Every record that follows should appear again in your answer, exactly the same.

▶ _INPUT RECORDS_
----------------------------------------

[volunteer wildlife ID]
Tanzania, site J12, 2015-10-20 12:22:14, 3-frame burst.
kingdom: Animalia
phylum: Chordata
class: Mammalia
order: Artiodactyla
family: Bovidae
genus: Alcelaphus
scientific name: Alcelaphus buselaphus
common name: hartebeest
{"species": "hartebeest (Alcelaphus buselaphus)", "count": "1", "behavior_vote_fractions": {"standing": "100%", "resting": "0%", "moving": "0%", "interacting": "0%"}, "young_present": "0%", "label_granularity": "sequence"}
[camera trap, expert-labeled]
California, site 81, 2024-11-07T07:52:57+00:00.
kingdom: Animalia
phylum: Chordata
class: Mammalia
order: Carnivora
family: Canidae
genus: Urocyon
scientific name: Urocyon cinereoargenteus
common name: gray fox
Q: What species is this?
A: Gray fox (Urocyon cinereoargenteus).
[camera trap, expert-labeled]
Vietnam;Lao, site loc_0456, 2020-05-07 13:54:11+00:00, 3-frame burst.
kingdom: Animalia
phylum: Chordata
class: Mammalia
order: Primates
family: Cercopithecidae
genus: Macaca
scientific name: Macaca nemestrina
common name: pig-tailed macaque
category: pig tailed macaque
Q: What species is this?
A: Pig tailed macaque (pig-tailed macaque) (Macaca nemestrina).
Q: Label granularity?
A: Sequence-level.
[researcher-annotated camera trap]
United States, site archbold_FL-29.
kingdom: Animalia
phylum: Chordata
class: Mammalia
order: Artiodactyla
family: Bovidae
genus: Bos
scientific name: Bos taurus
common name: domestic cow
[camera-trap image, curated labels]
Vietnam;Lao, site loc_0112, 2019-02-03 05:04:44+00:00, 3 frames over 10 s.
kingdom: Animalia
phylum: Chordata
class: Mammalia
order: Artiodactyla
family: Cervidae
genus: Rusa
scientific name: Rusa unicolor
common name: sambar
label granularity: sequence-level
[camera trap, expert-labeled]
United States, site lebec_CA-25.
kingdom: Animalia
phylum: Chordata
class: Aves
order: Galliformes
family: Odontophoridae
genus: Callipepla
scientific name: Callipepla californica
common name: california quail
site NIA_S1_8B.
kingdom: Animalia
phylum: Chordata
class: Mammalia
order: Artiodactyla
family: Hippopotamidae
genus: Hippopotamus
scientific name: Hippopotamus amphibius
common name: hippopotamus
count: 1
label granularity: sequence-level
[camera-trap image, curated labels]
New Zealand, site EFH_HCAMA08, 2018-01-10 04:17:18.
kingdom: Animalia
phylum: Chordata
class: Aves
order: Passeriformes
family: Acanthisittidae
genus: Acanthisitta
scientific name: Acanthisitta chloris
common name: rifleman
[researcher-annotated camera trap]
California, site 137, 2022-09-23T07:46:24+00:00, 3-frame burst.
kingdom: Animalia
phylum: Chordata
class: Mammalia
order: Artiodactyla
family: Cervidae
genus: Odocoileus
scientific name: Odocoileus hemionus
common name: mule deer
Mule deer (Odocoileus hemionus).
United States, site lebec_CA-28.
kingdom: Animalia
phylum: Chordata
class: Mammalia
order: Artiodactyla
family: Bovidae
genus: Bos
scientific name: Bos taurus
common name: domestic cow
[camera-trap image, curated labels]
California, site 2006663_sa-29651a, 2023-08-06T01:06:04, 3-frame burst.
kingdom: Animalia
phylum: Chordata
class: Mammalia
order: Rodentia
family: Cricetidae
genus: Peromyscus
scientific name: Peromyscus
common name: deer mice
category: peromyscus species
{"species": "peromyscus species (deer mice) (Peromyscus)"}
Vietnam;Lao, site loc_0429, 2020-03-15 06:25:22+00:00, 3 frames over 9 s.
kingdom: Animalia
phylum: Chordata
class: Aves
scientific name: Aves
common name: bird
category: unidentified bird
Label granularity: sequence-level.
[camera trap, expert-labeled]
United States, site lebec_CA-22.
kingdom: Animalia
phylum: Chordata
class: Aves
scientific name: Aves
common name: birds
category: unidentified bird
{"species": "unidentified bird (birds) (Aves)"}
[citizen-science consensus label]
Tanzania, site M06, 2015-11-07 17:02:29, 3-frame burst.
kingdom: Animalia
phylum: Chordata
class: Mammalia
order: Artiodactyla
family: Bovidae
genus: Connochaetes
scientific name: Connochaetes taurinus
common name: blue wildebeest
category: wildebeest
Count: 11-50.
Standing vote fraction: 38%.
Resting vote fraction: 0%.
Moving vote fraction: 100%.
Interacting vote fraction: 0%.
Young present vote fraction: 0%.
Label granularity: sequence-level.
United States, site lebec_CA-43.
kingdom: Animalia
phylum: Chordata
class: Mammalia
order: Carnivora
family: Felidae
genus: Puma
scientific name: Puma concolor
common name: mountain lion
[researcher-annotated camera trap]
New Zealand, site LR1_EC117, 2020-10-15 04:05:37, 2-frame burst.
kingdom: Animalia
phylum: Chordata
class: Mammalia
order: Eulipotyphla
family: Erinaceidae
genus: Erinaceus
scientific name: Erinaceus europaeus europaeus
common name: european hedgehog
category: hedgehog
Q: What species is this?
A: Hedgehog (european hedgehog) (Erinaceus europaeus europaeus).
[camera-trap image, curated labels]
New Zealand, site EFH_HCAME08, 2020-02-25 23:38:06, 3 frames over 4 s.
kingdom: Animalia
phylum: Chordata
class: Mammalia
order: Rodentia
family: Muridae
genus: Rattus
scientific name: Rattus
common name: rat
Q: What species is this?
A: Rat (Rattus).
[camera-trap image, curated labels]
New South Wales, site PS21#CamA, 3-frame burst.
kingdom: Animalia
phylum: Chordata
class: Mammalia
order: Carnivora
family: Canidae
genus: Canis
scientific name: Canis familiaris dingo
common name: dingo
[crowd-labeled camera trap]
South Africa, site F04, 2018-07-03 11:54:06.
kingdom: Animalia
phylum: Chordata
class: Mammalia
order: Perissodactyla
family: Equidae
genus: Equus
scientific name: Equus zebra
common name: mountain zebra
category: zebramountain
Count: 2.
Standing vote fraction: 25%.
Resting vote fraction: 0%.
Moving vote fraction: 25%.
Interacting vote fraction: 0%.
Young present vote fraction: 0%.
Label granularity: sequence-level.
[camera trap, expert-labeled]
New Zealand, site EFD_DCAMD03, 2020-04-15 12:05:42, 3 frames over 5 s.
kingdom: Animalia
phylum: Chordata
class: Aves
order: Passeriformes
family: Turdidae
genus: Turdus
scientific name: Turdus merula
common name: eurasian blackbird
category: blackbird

----------------------------------------

▶ _YOUR SOLUTION_
[volunteer wildlife ID]
Tanzania, site J12, 2015-10-20 12:22:14, 3-frame burst.
kingdom: Animalia
phylum: Chordata
class: Mammalia
order: Artiodactyla
family: Bovidae
genus: Alcelaphus
scientific name: Alcelaphus buselaphus
common name: hartebeest
{"species": "hartebeest (Alcelaphus buselaphus)", "count": "1", "behavior_vote_fractions": {"standing": "100%", "resting": "0%", "moving": "0%", "interacting": "0%"}, "young_present": "0%", "label_granularity": "sequence"}
[camera trap, expert-labeled]
California, site 81, 2024-11-07T07:52:57+00:00.
kingdom: Animalia
phylum: Chordata
class: Mammalia
order: Carnivora
family: Canidae
genus: Urocyon
scientific name: Urocyon cinereoargenteus
common name: gray fox
Q: What species is this?
A: Gray fox (Urocyon cinereoargenteus).
[camera trap, expert-labeled]
Vietnam;Lao, site loc_0456, 2020-05-07 13:54:11+00:00, 3-frame burst.
kingdom: Animalia
phylum: Chordata
class: Mammalia
order: Primates
family: Cercopithecidae
genus: Macaca
scientific name: Macaca nemestrina
common name: pig-tailed macaque
category: pig tailed macaque
Q: What species is this?
A: Pig tailed macaque (pig-tailed macaque) (Macaca nemestrina).
Q: Label granularity?
A: Sequence-level.
[researcher-annotated camera trap]
United States, site archbold_FL-29.
kingdom: Animalia
phylum: Chordata
class: Mammalia
order: Artiodactyla
family: Bovidae
genus: Bos
scientific name: Bos taurus
common name: domestic cow
[camera-trap image, curated labels]
Vietnam;Lao, site loc_0112, 2019-02-03 05:04:44+00:00, 3 frames over 10 s.
kingdom: Animalia
phylum: Chordata
class: Mammalia
order: Artiodactyla
family: Cervidae
genus: Rusa
scientific name: Rusa unicolor
common name: sambar
label granularity: sequence-level
[camera trap, expert-labeled]
United States, site lebec_CA-25.
kingdom: Animalia
phylum: Chordata
class: Aves
order: Galliformes
family: Odontophoridae
genus: Callipepla
scientific name: Callipepla californica
common name: california quail
site NIA_S1_8B.
kingdom: Animalia
phylum: Chordata
class: Mammalia
order: Artiodactyla
family: Hippopotamidae
genus: Hippopotamus
scientific name: Hippopotamus amphibius
common name: hippopotamus
count: 1
label granularity: sequence-level
[camera-trap image, curated labels]
New Zealand, site EFH_HCAMA08, 2018-01-10 04:17:18.
kingdom: Animalia
phylum: Chordata
class: Aves
order: Passeriformes
family: Acanthisittidae
genus: Acanthisitta
scientific name: Acanthisitta chloris
common name: rifleman
[researcher-annotated camera trap]
California, site 137, 2022-09-23T07:46:24+00:00, 3-frame burst.
kingdom: Animalia
phylum: Chordata
class: Mammalia
order: Artiodactyla
family: Cervidae
genus: Odocoileus
scientific name: Odocoileus hemionus
common name: mule deer
Mule deer (Odocoileus hemionus).
United States, site lebec_CA-28.
kingdom: Animalia
phylum: Chordata
class: Mammalia
order: Artiodactyla
family: Bovidae
genus: Bos
scientific name: Bos taurus
common name: domestic cow
[camera-trap image, curated labels]
California, site 2006663_sa-29651a, 2023-08-06T01:06:04, 3-frame burst.
kingdom: Animalia
phylum: Chordata
class: Mammalia
order: Rodentia
family: Cricetidae
genus: Peromyscus
scientific name: Peromyscus
common name: deer mice
category: peromyscus species
{"species": "peromyscus species (deer mice) (Peromyscus)"}
Vietnam;Lao, site loc_0429, 2020-03-15 06:25:22+00:00, 3 frames over 9 s.
kingdom: Animalia
phylum: Chordata
class: Aves
scientific name: Aves
common name: bird
category: unidentified bird
Label granularity: sequence-level.
[camera trap, expert-labeled]
United States, site lebec_CA-22.
kingdom: Animalia
phylum: Chordata
class: Aves
scientific name: Aves
common name: birds
category: unidentified bird
{"species": "unidentified bird (birds) (Aves)"}
[citizen-science consensus label]
Tanzania, site M06, 2015-11-07 17:02:29, 3-frame burst.
kingdom: Animalia
phylum: Chordata
class: Mammalia
order: Artiodactyla
family: Bovidae
genus: Connochaetes
scientific name: Connochaetes taurinus
common name: blue wildebeest
category: wildebeest
Count: 11-50.
Standing vote fraction: 38%.
Resting vote fraction: 0%.
Moving vote fraction: 100%.
Interacting vote fraction: 0%.
Young present vote fraction: 0%.
Label granularity: sequence-level.
United States, site lebec_CA-43.
kingdom: Animalia
phylum: Chordata
class: Mammalia
order: Carnivora
family: Felidae
genus: Puma
scientific name: Puma concolor
common name: mountain lion
[researcher-annotated camera trap]
New Zealand, site LR1_EC117, 2020-10-15 04:05:37, 2-frame burst.
kingdom: Animalia
phylum: Chordata
class: Mammalia
order: Eulipotyphla
family: Erinaceidae
genus: Erinaceus
scientific name: Erinaceus europaeus europaeus
common name: european hedgehog
category: hedgehog
Q: What species is this?
A: Hedgehog (european hedgehog) (Erinaceus europaeus europaeus).
[camera-trap image, curated labels]
New Zealand, site EFH_HCAME08, 2020-02-25 23:38:06, 3 frames over 4 s.
kingdom: Animalia
phylum: Chordata
class: Mammalia
order: Rodentia
family: Muridae
genus: Rattus
scientific name: Rattus
common name: rat
Q: What species is this?
A: Rat (Rattus).
[camera-trap image, curated labels]
New South Wales, site PS21#CamA, 3-frame burst.
kingdom: Animalia
phylum: Chordata
class: Mammalia
order: Carnivora
family: Canidae
genus: Canis
scientific name: Canis familiaris dingo
common name: dingo
[crowd-labeled camera trap]
South Africa, site F04, 2018-07-03 11:54:06.
kingdom: Animalia
phylum: Chordata
class: Mammalia
order: Perissodactyla
family: Equidae
genus: Equus
scientific name: Equus zebra
common name: mountain zebra
category: zebramountain
Count: 2.
Standing vote fraction: 25%.
Resting vote fraction: 0%.
Moving vote fraction: 25%.
Interacting vote fraction: 0%.
Young present vote fraction: 0%.
Label granularity: sequence-level.
[camera trap, expert-labeled]
New Zealand, site EFD_DCAMD03, 2020-04-15 12:05:42, 3 frames over 5 s.
kingdom: Animalia
phylum: Chordata
class: Aves
order: Passeriformes
family: Turdidae
genus: Turdus
scientific name: Turdus merula
common name: eurasian blackbird
category: blackbird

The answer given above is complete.